When creating chunks/new datasets, the following simplifications are performed:

  1. remove all hits from the endcaps;
  2. keep only one instance of double hits (i.e. duplicate signals on one volume from the same particle).

Then, a given percentage of particles and noisy hits a selected to be included in the new dataset. The weight used to compute the TrackML score are potentially modified ignore low pt and/or short particles (default cuts: <1 GeV, <5 hits) ==> focused and unfocused particles.
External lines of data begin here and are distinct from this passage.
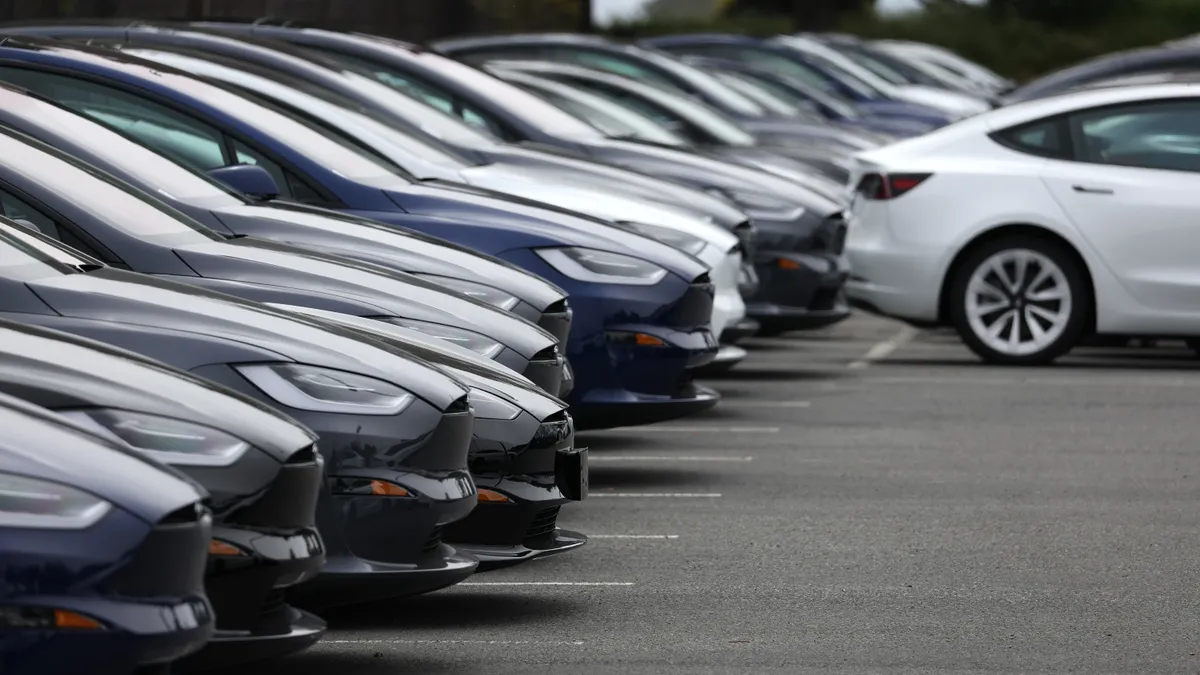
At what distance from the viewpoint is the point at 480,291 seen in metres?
8.17

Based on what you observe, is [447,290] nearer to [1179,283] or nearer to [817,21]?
[1179,283]

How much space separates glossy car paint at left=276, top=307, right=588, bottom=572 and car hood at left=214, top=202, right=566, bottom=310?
123 cm

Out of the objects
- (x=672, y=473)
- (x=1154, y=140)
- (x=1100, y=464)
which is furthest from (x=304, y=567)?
(x=1154, y=140)

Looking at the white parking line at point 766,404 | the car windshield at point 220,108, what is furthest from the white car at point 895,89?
the car windshield at point 220,108

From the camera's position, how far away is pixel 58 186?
6.89 m

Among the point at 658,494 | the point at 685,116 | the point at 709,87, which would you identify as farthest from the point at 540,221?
the point at 709,87

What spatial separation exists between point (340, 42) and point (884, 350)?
4.27 m

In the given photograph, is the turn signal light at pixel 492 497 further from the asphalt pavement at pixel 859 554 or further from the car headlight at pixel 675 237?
the car headlight at pixel 675 237

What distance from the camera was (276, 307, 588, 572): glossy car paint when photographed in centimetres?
655

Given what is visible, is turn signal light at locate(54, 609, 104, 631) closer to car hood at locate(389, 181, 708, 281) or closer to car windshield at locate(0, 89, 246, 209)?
car windshield at locate(0, 89, 246, 209)

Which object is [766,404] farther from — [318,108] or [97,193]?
[97,193]

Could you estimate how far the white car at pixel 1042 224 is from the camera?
13.1m

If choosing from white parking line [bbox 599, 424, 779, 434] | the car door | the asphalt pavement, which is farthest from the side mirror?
the car door

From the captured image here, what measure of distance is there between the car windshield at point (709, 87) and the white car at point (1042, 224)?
238 inches
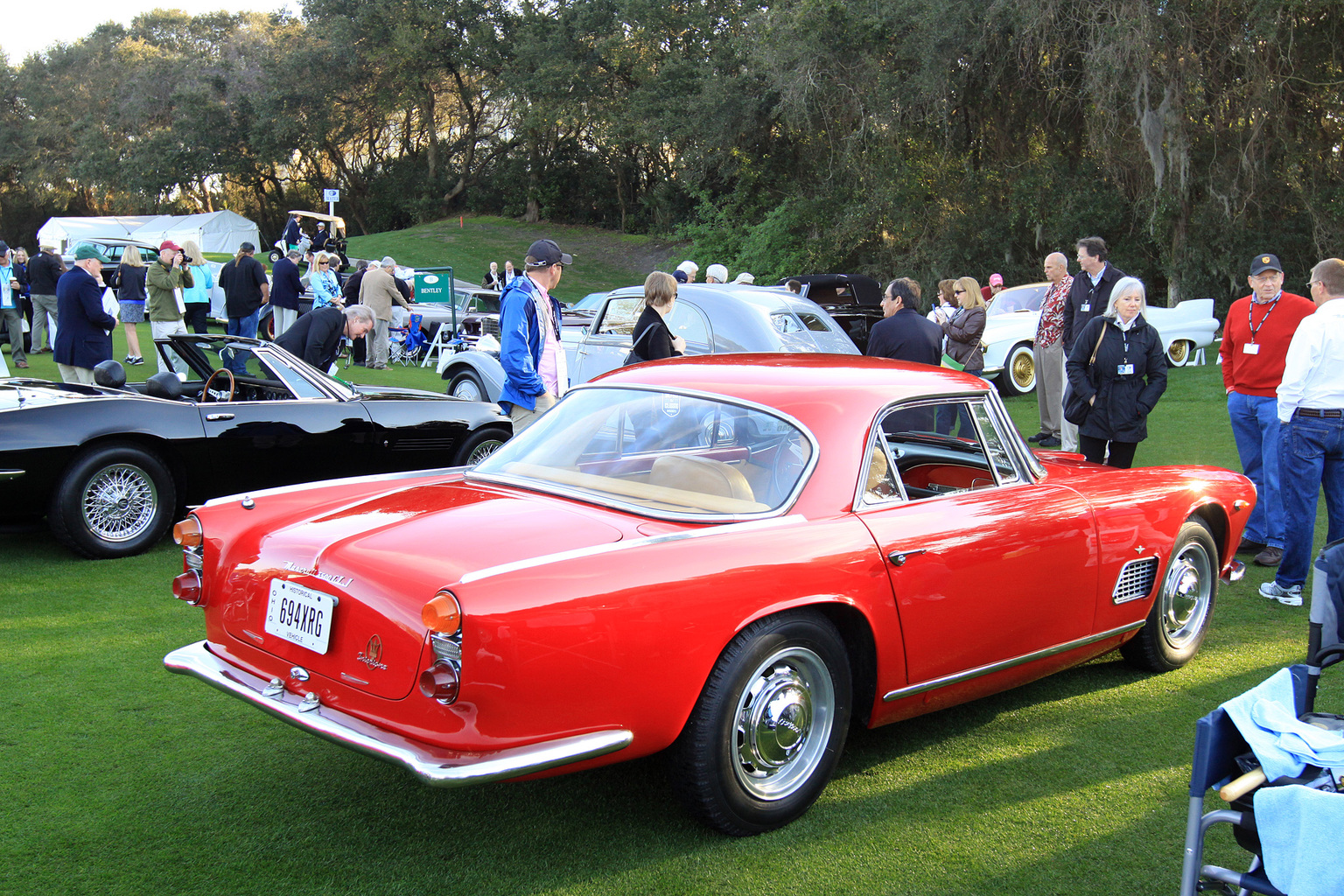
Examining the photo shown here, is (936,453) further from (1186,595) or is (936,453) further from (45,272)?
(45,272)

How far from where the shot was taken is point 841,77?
870 inches

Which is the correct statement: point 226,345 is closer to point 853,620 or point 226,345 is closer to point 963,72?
point 853,620

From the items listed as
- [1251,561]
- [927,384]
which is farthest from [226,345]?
[1251,561]

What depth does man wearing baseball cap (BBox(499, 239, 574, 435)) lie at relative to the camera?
19.9 ft

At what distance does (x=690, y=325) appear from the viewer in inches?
Result: 380

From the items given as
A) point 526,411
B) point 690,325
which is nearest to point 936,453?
point 526,411

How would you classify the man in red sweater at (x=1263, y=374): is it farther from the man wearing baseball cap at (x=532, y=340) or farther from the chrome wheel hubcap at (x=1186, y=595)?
the man wearing baseball cap at (x=532, y=340)

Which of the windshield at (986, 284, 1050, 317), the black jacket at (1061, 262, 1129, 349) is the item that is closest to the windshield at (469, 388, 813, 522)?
the black jacket at (1061, 262, 1129, 349)

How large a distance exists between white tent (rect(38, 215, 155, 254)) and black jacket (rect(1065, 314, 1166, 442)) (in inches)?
1503

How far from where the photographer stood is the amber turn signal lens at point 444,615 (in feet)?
8.38

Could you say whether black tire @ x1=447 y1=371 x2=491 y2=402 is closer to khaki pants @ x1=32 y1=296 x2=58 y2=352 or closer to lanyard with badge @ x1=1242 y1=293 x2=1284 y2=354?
khaki pants @ x1=32 y1=296 x2=58 y2=352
A command line script, create_dataset is available. See the file src/hepqpr/qallse/dsmaker/dsmaker.py for more details.

Metrics

The metrics used through the project are the TrackML score (computed using the trackml-library), the precision and the recall (see wiki).

In this project:

  • precision = (number of focused doublets found) / (number of doublets in the solution - number of unfocused doublets found)
  • recall = (number of focused doublets found) / (number of true focused doublets)

Vocabulary

Just as in the TrackML dataset documentation, we try to stick to particles for the truth and to tracks or tracks candidates for reconstructed particle trajectories.

Doublets classifiers:

  • true: when directly coming from the truth file;

  • real: when corresponding to a true doublet. A real doublet can be:

    • focused or
    • unfocused

    depending on whether it belongs to a focused particle (depends on the pt and length cuts applied during dataset creation) or not;

  • fake: a doublet that is not real;

  • missing: a true doublet missing from the solution.

Resources

general

Talks

About

This code was produced during my Msc Thesis at the Lawrence Berkeley National Lab (LBNL). The subject:

This MSc thesis studies the applicability of a special instance of quantum computing, adiabatic quantum optimization, as a potential source of superlinear speedup for particle tracking. The goal is to develop a track finding algorithm that runs on a D-Wave machine and to discuss the interest of Quantum Annealing as opposed to more conventional approaches.

Thank you to all the team that made it possible.